The thought of canning is terrifying to me. I don't hesitate in purchasing items canned by large factories in far away places. I figure they have the whole canning thing under wraps. Home canning, though, scares the dickens out of me. You could kill someone if you don't do it right! I've put off canning all season, opting to build our compost pile instead. With our CSA winding down to an end, an abundance of okra, and the rememberance of the yummy pickled okra from our CSA, it was time for me to tackle my fear.

I pulled out my canning kit, talked to the preservation spokesperson at the farmer's market, bought a boiling canning pot, and promptly spent the next three hours clearing trees from our backyard. When we were out of trees, I tidied up the house. My procrastination options quickly dwindled before me, and I was forced into entering the kitchen.
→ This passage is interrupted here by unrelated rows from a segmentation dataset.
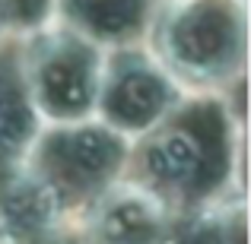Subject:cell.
Instances as JSON below:
<instances>
[{"mask_svg":"<svg viewBox=\"0 0 251 244\" xmlns=\"http://www.w3.org/2000/svg\"><path fill=\"white\" fill-rule=\"evenodd\" d=\"M166 48L191 76H216L245 51L242 0H181L166 29Z\"/></svg>","mask_w":251,"mask_h":244,"instance_id":"6da1fadb","label":"cell"},{"mask_svg":"<svg viewBox=\"0 0 251 244\" xmlns=\"http://www.w3.org/2000/svg\"><path fill=\"white\" fill-rule=\"evenodd\" d=\"M35 102L54 117H80L99 98V70L86 48L57 42L38 57L32 73Z\"/></svg>","mask_w":251,"mask_h":244,"instance_id":"7a4b0ae2","label":"cell"},{"mask_svg":"<svg viewBox=\"0 0 251 244\" xmlns=\"http://www.w3.org/2000/svg\"><path fill=\"white\" fill-rule=\"evenodd\" d=\"M124 159V143L111 127H76L51 143V168L80 190L99 187Z\"/></svg>","mask_w":251,"mask_h":244,"instance_id":"3957f363","label":"cell"},{"mask_svg":"<svg viewBox=\"0 0 251 244\" xmlns=\"http://www.w3.org/2000/svg\"><path fill=\"white\" fill-rule=\"evenodd\" d=\"M57 187L48 177L23 175L0 190V244H42L57 222Z\"/></svg>","mask_w":251,"mask_h":244,"instance_id":"277c9868","label":"cell"},{"mask_svg":"<svg viewBox=\"0 0 251 244\" xmlns=\"http://www.w3.org/2000/svg\"><path fill=\"white\" fill-rule=\"evenodd\" d=\"M169 83L147 67L118 73L102 92V108L111 130H143L166 111Z\"/></svg>","mask_w":251,"mask_h":244,"instance_id":"5b68a950","label":"cell"},{"mask_svg":"<svg viewBox=\"0 0 251 244\" xmlns=\"http://www.w3.org/2000/svg\"><path fill=\"white\" fill-rule=\"evenodd\" d=\"M162 232L159 206L140 190H118L96 209L99 244H159Z\"/></svg>","mask_w":251,"mask_h":244,"instance_id":"8992f818","label":"cell"},{"mask_svg":"<svg viewBox=\"0 0 251 244\" xmlns=\"http://www.w3.org/2000/svg\"><path fill=\"white\" fill-rule=\"evenodd\" d=\"M203 149L191 130H169L147 149V168L159 184L191 187L201 175Z\"/></svg>","mask_w":251,"mask_h":244,"instance_id":"52a82bcc","label":"cell"},{"mask_svg":"<svg viewBox=\"0 0 251 244\" xmlns=\"http://www.w3.org/2000/svg\"><path fill=\"white\" fill-rule=\"evenodd\" d=\"M150 0H70V16L86 32L102 38H121L140 29Z\"/></svg>","mask_w":251,"mask_h":244,"instance_id":"ba28073f","label":"cell"},{"mask_svg":"<svg viewBox=\"0 0 251 244\" xmlns=\"http://www.w3.org/2000/svg\"><path fill=\"white\" fill-rule=\"evenodd\" d=\"M32 111L10 73L0 70V162H13L32 140Z\"/></svg>","mask_w":251,"mask_h":244,"instance_id":"9c48e42d","label":"cell"},{"mask_svg":"<svg viewBox=\"0 0 251 244\" xmlns=\"http://www.w3.org/2000/svg\"><path fill=\"white\" fill-rule=\"evenodd\" d=\"M175 244H226V235L210 232V225H194L191 232H184Z\"/></svg>","mask_w":251,"mask_h":244,"instance_id":"30bf717a","label":"cell"},{"mask_svg":"<svg viewBox=\"0 0 251 244\" xmlns=\"http://www.w3.org/2000/svg\"><path fill=\"white\" fill-rule=\"evenodd\" d=\"M3 3L13 6L19 16H29V19H35L38 13L45 10V0H3Z\"/></svg>","mask_w":251,"mask_h":244,"instance_id":"8fae6325","label":"cell"},{"mask_svg":"<svg viewBox=\"0 0 251 244\" xmlns=\"http://www.w3.org/2000/svg\"><path fill=\"white\" fill-rule=\"evenodd\" d=\"M0 29H3V0H0Z\"/></svg>","mask_w":251,"mask_h":244,"instance_id":"7c38bea8","label":"cell"}]
</instances>
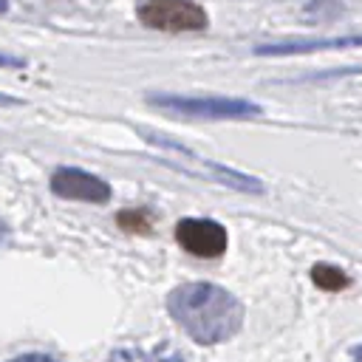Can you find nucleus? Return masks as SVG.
<instances>
[{
	"mask_svg": "<svg viewBox=\"0 0 362 362\" xmlns=\"http://www.w3.org/2000/svg\"><path fill=\"white\" fill-rule=\"evenodd\" d=\"M311 280L322 288V291H339L348 286V274L339 269V266H331V263H317L311 269Z\"/></svg>",
	"mask_w": 362,
	"mask_h": 362,
	"instance_id": "obj_8",
	"label": "nucleus"
},
{
	"mask_svg": "<svg viewBox=\"0 0 362 362\" xmlns=\"http://www.w3.org/2000/svg\"><path fill=\"white\" fill-rule=\"evenodd\" d=\"M11 362H57V359L42 356V354H23V356H14Z\"/></svg>",
	"mask_w": 362,
	"mask_h": 362,
	"instance_id": "obj_10",
	"label": "nucleus"
},
{
	"mask_svg": "<svg viewBox=\"0 0 362 362\" xmlns=\"http://www.w3.org/2000/svg\"><path fill=\"white\" fill-rule=\"evenodd\" d=\"M175 240L181 243V249L187 255L204 257V260L221 257L226 252V246H229L226 229L212 218H184V221H178Z\"/></svg>",
	"mask_w": 362,
	"mask_h": 362,
	"instance_id": "obj_4",
	"label": "nucleus"
},
{
	"mask_svg": "<svg viewBox=\"0 0 362 362\" xmlns=\"http://www.w3.org/2000/svg\"><path fill=\"white\" fill-rule=\"evenodd\" d=\"M170 317L198 345H218L232 339L243 325V303L223 286L192 280L167 294Z\"/></svg>",
	"mask_w": 362,
	"mask_h": 362,
	"instance_id": "obj_1",
	"label": "nucleus"
},
{
	"mask_svg": "<svg viewBox=\"0 0 362 362\" xmlns=\"http://www.w3.org/2000/svg\"><path fill=\"white\" fill-rule=\"evenodd\" d=\"M0 105H17V99H11V96H3V93H0Z\"/></svg>",
	"mask_w": 362,
	"mask_h": 362,
	"instance_id": "obj_13",
	"label": "nucleus"
},
{
	"mask_svg": "<svg viewBox=\"0 0 362 362\" xmlns=\"http://www.w3.org/2000/svg\"><path fill=\"white\" fill-rule=\"evenodd\" d=\"M351 362H362V345H356V348H354V354H351Z\"/></svg>",
	"mask_w": 362,
	"mask_h": 362,
	"instance_id": "obj_12",
	"label": "nucleus"
},
{
	"mask_svg": "<svg viewBox=\"0 0 362 362\" xmlns=\"http://www.w3.org/2000/svg\"><path fill=\"white\" fill-rule=\"evenodd\" d=\"M3 235H6V226H3V223H0V240H3Z\"/></svg>",
	"mask_w": 362,
	"mask_h": 362,
	"instance_id": "obj_15",
	"label": "nucleus"
},
{
	"mask_svg": "<svg viewBox=\"0 0 362 362\" xmlns=\"http://www.w3.org/2000/svg\"><path fill=\"white\" fill-rule=\"evenodd\" d=\"M51 189L54 195L59 198H68V201H85V204H105L110 201V187L107 181L85 173V170H76V167H62L51 175Z\"/></svg>",
	"mask_w": 362,
	"mask_h": 362,
	"instance_id": "obj_5",
	"label": "nucleus"
},
{
	"mask_svg": "<svg viewBox=\"0 0 362 362\" xmlns=\"http://www.w3.org/2000/svg\"><path fill=\"white\" fill-rule=\"evenodd\" d=\"M362 45V37H328V40H288V42H266L257 45L255 54H308V51H328V48H351Z\"/></svg>",
	"mask_w": 362,
	"mask_h": 362,
	"instance_id": "obj_6",
	"label": "nucleus"
},
{
	"mask_svg": "<svg viewBox=\"0 0 362 362\" xmlns=\"http://www.w3.org/2000/svg\"><path fill=\"white\" fill-rule=\"evenodd\" d=\"M139 20L158 31H201L206 25V11L192 0H144L139 6Z\"/></svg>",
	"mask_w": 362,
	"mask_h": 362,
	"instance_id": "obj_3",
	"label": "nucleus"
},
{
	"mask_svg": "<svg viewBox=\"0 0 362 362\" xmlns=\"http://www.w3.org/2000/svg\"><path fill=\"white\" fill-rule=\"evenodd\" d=\"M119 223H122L124 229H130V232H144V229L150 226L147 215H141V212H122V215H119Z\"/></svg>",
	"mask_w": 362,
	"mask_h": 362,
	"instance_id": "obj_9",
	"label": "nucleus"
},
{
	"mask_svg": "<svg viewBox=\"0 0 362 362\" xmlns=\"http://www.w3.org/2000/svg\"><path fill=\"white\" fill-rule=\"evenodd\" d=\"M0 65H6V68H20L23 62H20V59H14V57H6V54H0Z\"/></svg>",
	"mask_w": 362,
	"mask_h": 362,
	"instance_id": "obj_11",
	"label": "nucleus"
},
{
	"mask_svg": "<svg viewBox=\"0 0 362 362\" xmlns=\"http://www.w3.org/2000/svg\"><path fill=\"white\" fill-rule=\"evenodd\" d=\"M107 362H184L181 351L170 342H153V345H127L116 348Z\"/></svg>",
	"mask_w": 362,
	"mask_h": 362,
	"instance_id": "obj_7",
	"label": "nucleus"
},
{
	"mask_svg": "<svg viewBox=\"0 0 362 362\" xmlns=\"http://www.w3.org/2000/svg\"><path fill=\"white\" fill-rule=\"evenodd\" d=\"M8 8V0H0V11H6Z\"/></svg>",
	"mask_w": 362,
	"mask_h": 362,
	"instance_id": "obj_14",
	"label": "nucleus"
},
{
	"mask_svg": "<svg viewBox=\"0 0 362 362\" xmlns=\"http://www.w3.org/2000/svg\"><path fill=\"white\" fill-rule=\"evenodd\" d=\"M147 102L173 116H189V119H255V116H260V105H255L249 99H232V96L150 93Z\"/></svg>",
	"mask_w": 362,
	"mask_h": 362,
	"instance_id": "obj_2",
	"label": "nucleus"
}]
</instances>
I read the directions. I read the hand-outs from the preservation spokesperson. I convinced myself I was capable and dove in. Stressed to the maxed and believing this adventure would end in death, I scared everyone out of the kitchen.
From Irish Clover

When the jars were filled and boiling, waiting to be sealed, Italian came back in to reiterate yet again how safe canning is. For starters, I'm making a pickle. He reminded me of the high acidity of vinegar. Almost nothing would survive the vinegar. Secondly, pickling requires cooking the pickling liquid. It's cooked. Few things surviving cooking. Thirdly, sealing the jars means boiling the jars for 10 minutes. I'm cooking again. Lastly, if the jars don't seal, then we stick them in the fridge and eat them first, as if they were leftovers. At this point, my jars were out of the canner and the first one popped shut. Oh, what a happy sound!
From Irish Clover

I told friends and family about the canning effort and asked if someone would please check on Little Clover if we suddenly stopped coming around. He's the only one in the house who doesn't like pickles. After the jars had time to rest, we tentatively tried the okra. Actually, Italian dove right in. I kept a watchful eye on him for a bit, watching for signs of illness. When he seemed okay, I tried a pickle myself. They aren't the best, but hey, we're still alive.